Another friend of mine has begun to care for an impoverished single mother and her children. Since the mother’s car broke down, my friend has been taxiing the family to school and to work. She also makes balanced and nutritious meals for them to have when everyone arrives at home, given that the mother works long shifts and has no time (and not enough money) to make homemade healthy meals. Once one of the children pointed at a dish my friend made and said, “What’s that?” She answered, “Those are vegetables! When my children were young, they couldn’t leave the dinner table until they had eaten all their vegetables!” The child answered, “Will you do that for us?”
It seems that an interaction of expenses, poor parenting, and lack of education is to blame for the negative eating habits of impoverished Americans. I will also infer that the average American, compared to earlier generations, spends less time at a family dinner table and buys more highly-marketed convenient snack products. I wholeheartedly agree with Michael Pollan and several pop foodies on this specific issue, that food deserves more respect for its role it plays in keeping us alive, healthy, and in communion with one another. Slower, conversation-filled eating has a comeback to make in our culture.
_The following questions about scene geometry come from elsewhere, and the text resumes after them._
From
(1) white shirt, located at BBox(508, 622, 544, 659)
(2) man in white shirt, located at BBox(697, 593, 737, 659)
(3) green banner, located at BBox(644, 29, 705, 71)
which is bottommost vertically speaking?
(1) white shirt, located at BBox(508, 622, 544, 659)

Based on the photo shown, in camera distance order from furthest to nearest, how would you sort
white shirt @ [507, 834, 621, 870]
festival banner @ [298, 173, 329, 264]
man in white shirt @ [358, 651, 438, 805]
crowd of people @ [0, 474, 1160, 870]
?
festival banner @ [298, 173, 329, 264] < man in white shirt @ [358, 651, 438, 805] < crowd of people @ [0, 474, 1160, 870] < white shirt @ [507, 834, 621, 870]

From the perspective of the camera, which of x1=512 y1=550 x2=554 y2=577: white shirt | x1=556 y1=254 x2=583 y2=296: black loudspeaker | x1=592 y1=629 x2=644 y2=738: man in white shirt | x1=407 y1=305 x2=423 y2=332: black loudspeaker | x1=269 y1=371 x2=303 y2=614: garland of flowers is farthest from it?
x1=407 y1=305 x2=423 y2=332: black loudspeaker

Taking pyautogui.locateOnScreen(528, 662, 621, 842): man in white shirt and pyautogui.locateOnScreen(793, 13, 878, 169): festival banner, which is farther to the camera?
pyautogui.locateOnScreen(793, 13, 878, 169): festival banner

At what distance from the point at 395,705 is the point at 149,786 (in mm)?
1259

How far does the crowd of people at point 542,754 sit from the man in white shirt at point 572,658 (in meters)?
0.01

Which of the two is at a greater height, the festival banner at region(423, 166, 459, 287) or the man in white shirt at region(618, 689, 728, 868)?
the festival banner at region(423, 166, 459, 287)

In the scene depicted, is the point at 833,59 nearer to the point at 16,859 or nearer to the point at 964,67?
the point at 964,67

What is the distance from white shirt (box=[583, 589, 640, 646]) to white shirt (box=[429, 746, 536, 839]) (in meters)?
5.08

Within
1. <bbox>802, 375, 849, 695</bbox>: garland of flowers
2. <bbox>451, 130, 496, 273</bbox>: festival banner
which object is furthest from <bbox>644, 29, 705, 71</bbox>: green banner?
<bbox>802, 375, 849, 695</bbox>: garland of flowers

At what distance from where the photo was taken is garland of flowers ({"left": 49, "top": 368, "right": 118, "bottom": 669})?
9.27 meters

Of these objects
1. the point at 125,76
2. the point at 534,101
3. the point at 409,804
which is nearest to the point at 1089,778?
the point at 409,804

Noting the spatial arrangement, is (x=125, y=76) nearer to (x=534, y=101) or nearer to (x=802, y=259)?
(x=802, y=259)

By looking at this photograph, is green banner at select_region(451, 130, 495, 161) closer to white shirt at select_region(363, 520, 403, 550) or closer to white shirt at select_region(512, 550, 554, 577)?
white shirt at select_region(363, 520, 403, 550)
I hope to see and be a part of more intervention in broken, struggling, homes to restore intentionality and discipline (e.g., nightly TV-free family dinners and the command to "Eat your vegetables!") and integrity to family structures (monogamous couples who share child support and workload burdens). With that, I believe we can work miracles in all aspects of a child's life, beyond just the diet. As another aside, I do not believe that taxing or banning certain foods which the government deems "unhealthy" is the way to resolve the obesity issues of poor communities. Such nannying (or Big Brother-ing) is ridiculous. My own mother should be telling me to eat my vegetables and to quit eating junk, not the government.
Alas, to a struggling young mother, so what if a meal is unhealthy if “my baby likes it”? What do you Think?